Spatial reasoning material
+++

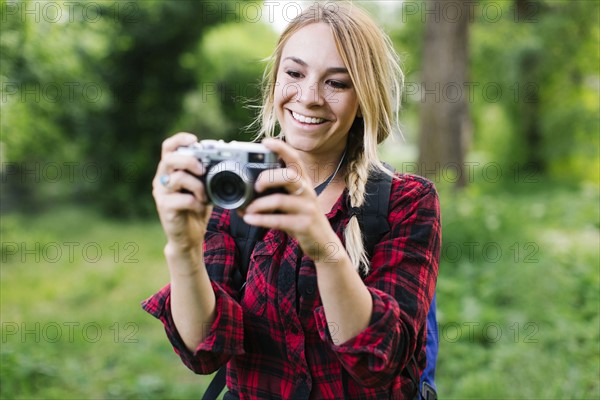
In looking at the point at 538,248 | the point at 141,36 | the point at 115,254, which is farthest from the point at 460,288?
the point at 141,36

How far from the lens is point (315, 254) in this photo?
1.40m

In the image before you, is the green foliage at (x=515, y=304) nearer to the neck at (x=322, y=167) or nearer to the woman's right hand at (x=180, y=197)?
the neck at (x=322, y=167)

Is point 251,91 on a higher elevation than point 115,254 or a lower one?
higher

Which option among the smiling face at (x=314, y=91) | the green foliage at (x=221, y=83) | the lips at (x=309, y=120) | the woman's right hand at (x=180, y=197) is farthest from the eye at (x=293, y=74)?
the green foliage at (x=221, y=83)

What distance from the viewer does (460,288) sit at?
5.11 m

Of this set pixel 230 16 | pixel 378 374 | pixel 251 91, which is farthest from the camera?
pixel 251 91

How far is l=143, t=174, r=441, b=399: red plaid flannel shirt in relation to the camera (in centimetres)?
161

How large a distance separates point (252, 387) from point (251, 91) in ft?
40.1

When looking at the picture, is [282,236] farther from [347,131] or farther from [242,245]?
[347,131]

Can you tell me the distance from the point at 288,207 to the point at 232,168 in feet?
0.54

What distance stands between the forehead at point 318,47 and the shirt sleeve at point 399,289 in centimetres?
42
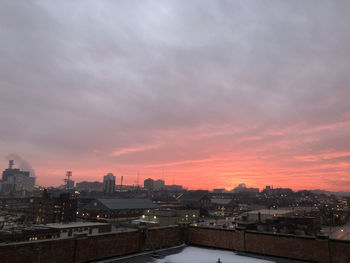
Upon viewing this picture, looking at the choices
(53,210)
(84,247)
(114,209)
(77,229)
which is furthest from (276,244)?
(53,210)

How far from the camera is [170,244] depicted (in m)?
31.7

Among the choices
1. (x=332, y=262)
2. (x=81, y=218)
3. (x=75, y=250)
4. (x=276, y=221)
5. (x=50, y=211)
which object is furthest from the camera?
(x=81, y=218)

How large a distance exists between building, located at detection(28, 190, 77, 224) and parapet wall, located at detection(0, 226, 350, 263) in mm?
112585

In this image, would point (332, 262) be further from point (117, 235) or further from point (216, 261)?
point (117, 235)

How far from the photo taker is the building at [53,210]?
12838 cm

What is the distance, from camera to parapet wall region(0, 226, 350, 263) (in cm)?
2039

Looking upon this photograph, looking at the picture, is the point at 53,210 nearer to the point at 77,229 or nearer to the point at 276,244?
the point at 77,229

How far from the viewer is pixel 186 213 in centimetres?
12012

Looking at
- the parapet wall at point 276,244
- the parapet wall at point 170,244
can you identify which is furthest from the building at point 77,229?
the parapet wall at point 276,244

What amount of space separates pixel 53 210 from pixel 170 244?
380ft

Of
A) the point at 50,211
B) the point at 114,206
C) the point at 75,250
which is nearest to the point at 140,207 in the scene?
the point at 114,206

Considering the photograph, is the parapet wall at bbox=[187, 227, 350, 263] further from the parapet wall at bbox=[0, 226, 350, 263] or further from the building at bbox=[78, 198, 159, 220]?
the building at bbox=[78, 198, 159, 220]

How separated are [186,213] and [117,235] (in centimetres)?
9813

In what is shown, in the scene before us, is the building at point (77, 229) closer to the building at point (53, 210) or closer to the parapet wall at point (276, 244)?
the parapet wall at point (276, 244)
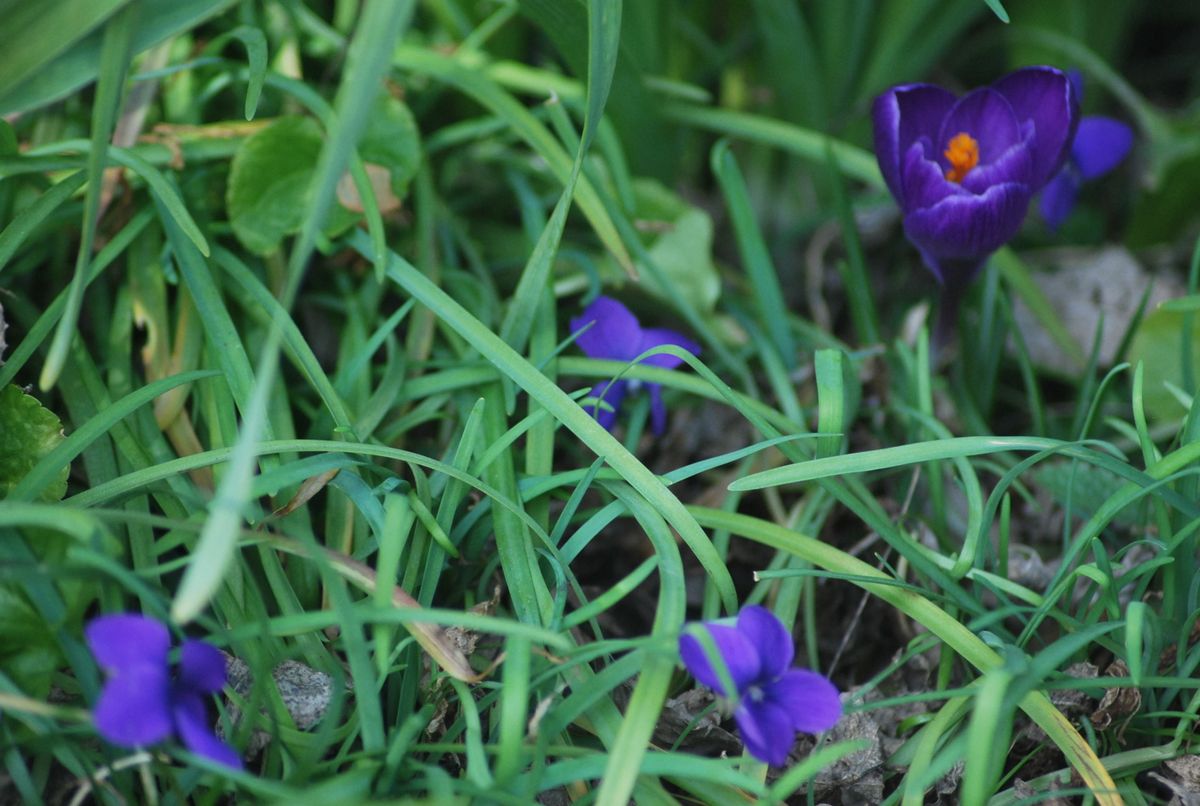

+++

Lay out the lines of the material as a Markdown table with the columns "Row" and "Line." Start at the line containing "In this image, would" and continue through the end of the material, skipping blank lines and leaving out the pictures.

| Row | Line |
|---|---|
| 1 | In this image, would point (332, 262) be further from point (117, 235) or further from point (216, 261)? |
| 2 | point (117, 235) |
| 3 | How far from the photo taker is the building at [53,210]? |
| 4 | 12838 cm |
| 5 | What is the distance, from camera to parapet wall region(0, 226, 350, 263) (in cm)? |
| 6 | 2039 |
| 7 | Looking upon this photograph, looking at the picture, is the point at 53,210 nearer to the point at 77,229 or nearer to the point at 276,244? |
| 8 | the point at 77,229 |
| 9 | How far from the viewer is pixel 186 213 in centimetres? |
| 10 | 12012 |
| 11 | Looking at |
| 12 | - the parapet wall at point 276,244 |
| 13 | - the parapet wall at point 170,244 |
| 14 | can you identify which is furthest from the building at point 77,229? |
| 15 | the parapet wall at point 276,244 |
| 16 | What amount of space separates pixel 53 210 from pixel 170 244? |
| 17 | 380ft |
| 18 | Of |
| 19 | A) the point at 50,211 |
| 20 | B) the point at 114,206 |
| 21 | C) the point at 75,250 |
| 22 | which is nearest to the point at 140,207 in the scene? |
| 23 | the point at 114,206 |
| 24 | Considering the photograph, is the parapet wall at bbox=[187, 227, 350, 263] further from the parapet wall at bbox=[0, 226, 350, 263] or further from the building at bbox=[78, 198, 159, 220]? |
| 25 | the building at bbox=[78, 198, 159, 220] |
| 26 | How separated are [186,213] and [117,235] (in centimetres)? |
| 27 | 9813 |
| 28 | In what is shown, in the scene before us, is the building at point (77, 229) closer to the building at point (53, 210) or closer to the parapet wall at point (276, 244)? |
| 29 | the parapet wall at point (276, 244) |